# EXERCISE GOAL:
Count the lines in the records below that contain the string "what", matching case exactly. Reply with the number only.

# THE RECORDS:
━━━
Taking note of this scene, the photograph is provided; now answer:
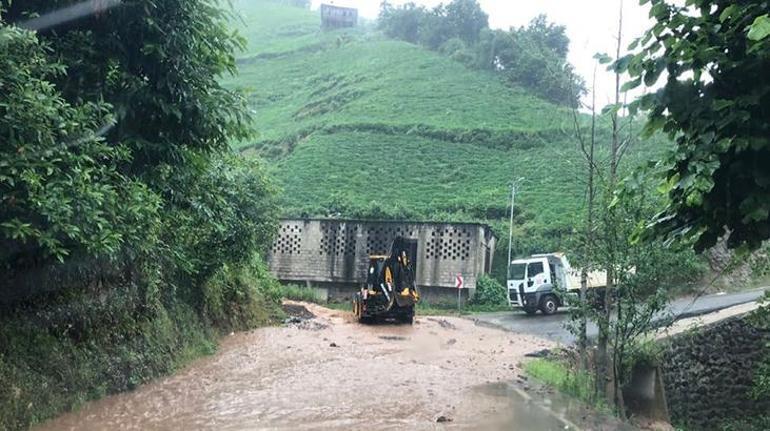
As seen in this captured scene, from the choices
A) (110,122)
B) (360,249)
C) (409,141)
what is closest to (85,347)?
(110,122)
━━━
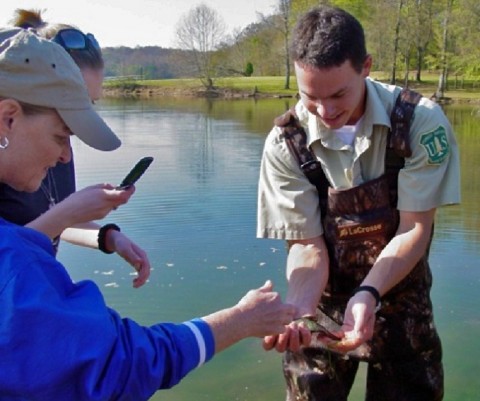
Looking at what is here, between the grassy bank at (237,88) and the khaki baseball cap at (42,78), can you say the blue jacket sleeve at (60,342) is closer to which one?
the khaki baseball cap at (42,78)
━━━
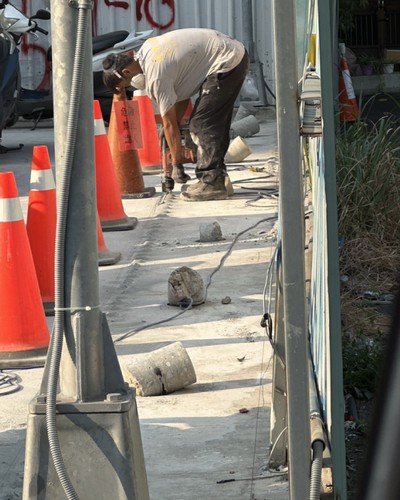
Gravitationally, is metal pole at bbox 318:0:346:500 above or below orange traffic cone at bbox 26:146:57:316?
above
━━━
# WRITTEN ANSWER:
2